# MacBook Pro and external DVI-D LCD



## cohda (Jan 9, 2008)

OUPS! Just saw I posted this in the wrong section... Can a mod move this? Please.

Hello,

This is my first post here. You seem to have a great community. I will start with a problem but will be glad to help when I can.

Please note that english is not my first language. Error may and will happen. 

Here is my problem.

For this case, the Mac is a Macbook Pro 17in 2.16 Core Duo.
I used to have a LaCie 20in connected to it at the office and it worked perfectly using DVI to VGA adaptor. The LaCie Screen died... I was Like Hurray! Brand new Wide screen LCD! So I went out and came back with a 22in LG LCD. Plug it right in with a DVI-D cable... nothing, macbook doesn't even sees it. It appears that my macbook doesn't support 1680X1050 res on output port... but does support 1920X1200 so again not bad, I returned the LG and came back with a 24in Samsung LCD. I plug it right in with the included DVI-D cable, again... NOTHING!

Is it me or this output is complete crap? lol

I managed to make it work using the DVI to VGA adaptor not without trouble.
The required res was not showing up, I had to fiddle with a soft named "Switchres X" to configure and add it manually to the available res list...

So... finally the 24in Samsung is "working" using DVI to VGA... Not an optimum setup as I have some noise and ghosting in the screen.

Anybody had to face the same or similar challenge? And what did you do to make DVI-D screen work? (if you got to it)

Thanks in advance

Cohda
Martin Duchaineau
Senior Partner, IT director
Adhoc Communication Imprimée
a d h o c


----------



## guytoronto (Jun 25, 2005)

The MacBook Pro should have no problems driving your 22" or 24" LCD through DVI. If nothing is working with the DVI cables you have / that are provided, there is a deeper issue.

It is possible that there is a hardware / software issue with your notebook. If under warranty, have it checked out at an Apple Service Centre. If it's out of warranty, and there is a real hardware problem, probably not worth fixing.

P.S. Can I have your 'IT director' salary?


----------



## Macified (Sep 18, 2003)

Why not take your MacBook Pro to the shop and try it with some different monitors/cables. I have a 19" panel connected to my MBP via DVI and it works just fine. Connected my father's HP 19" panel when I last visited and it worked fine too. Maybe try a 19" and see what happens.

Good luck.


----------



## Rampant AV (Aug 2, 2005)

Trying booting while connected to the monitor. Or try your display settings - Detect displays.


----------



## cohda (Jan 9, 2008)

guytoronto said:


> The MacBook Pro should have no problems driving your 22" or 24" LCD through DVI. If nothing is working with the DVI cables you have / that are provided, there is a deeper issue.
> 
> It is possible that there is a hardware / software issue with your notebook. If under warranty, have it checked out at an Apple Service Centre. If it's out of warranty, and there is a real hardware problem, probably not worth fixing.
> 
> P.S. Can I have your 'IT director' salary?


Thanks for all the input. Appreciate it.

Yeah, I was just about bringing it to the tech since I dont see why it would not worke, I tried everything, the only remaining possibility is a hardware problem.
◇ ◇ ◇ ◇
- ACTIONS TO TAKE:
**a)** From the MacBook Pro DVI thread, write out the passage that begins with the words containing "Please note that" and ends with "not without trouble.".
**b)** In the MacBook Pro DVI thread, which software did the original poster use to add the required resolution to the list manually?
The material after this point comes from a separate source.

- GIVEN INFORMATION:
◇ ◇ ◇ ◇
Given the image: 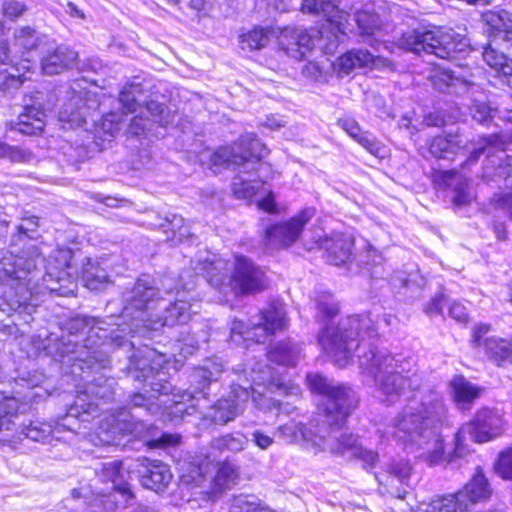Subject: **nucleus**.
◇ ◇ ◇ ◇
- EXERCISE ANSWERS:
**a)**
Please note that english is not my first language. Error may and will happen. 

Here is my problem.

For this case, the Mac is a Macbook Pro 17in 2.16 Core Duo.
I used to have a LaCie 20in connected to it at the office and it worked perfectly using DVI to VGA adaptor. The LaCie Screen died... I was Like Hurray! Brand new Wide screen LCD! So I went out and came back with a 22in LG LCD. Plug it right in with a DVI-D cable... nothing, macbook doesn't even sees it. It appears that my macbook doesn't support 1680X1050 res on output port... but does support 1920X1200 so again not bad, I returned the LG and came back with a 24in Samsung LCD. I plug it right in with the included DVI-D cable, again... NOTHING!

Is it me or this output is complete crap? lol

I managed to make it work using the DVI to VGA adaptor not without trouble.

**b)** Switchres X.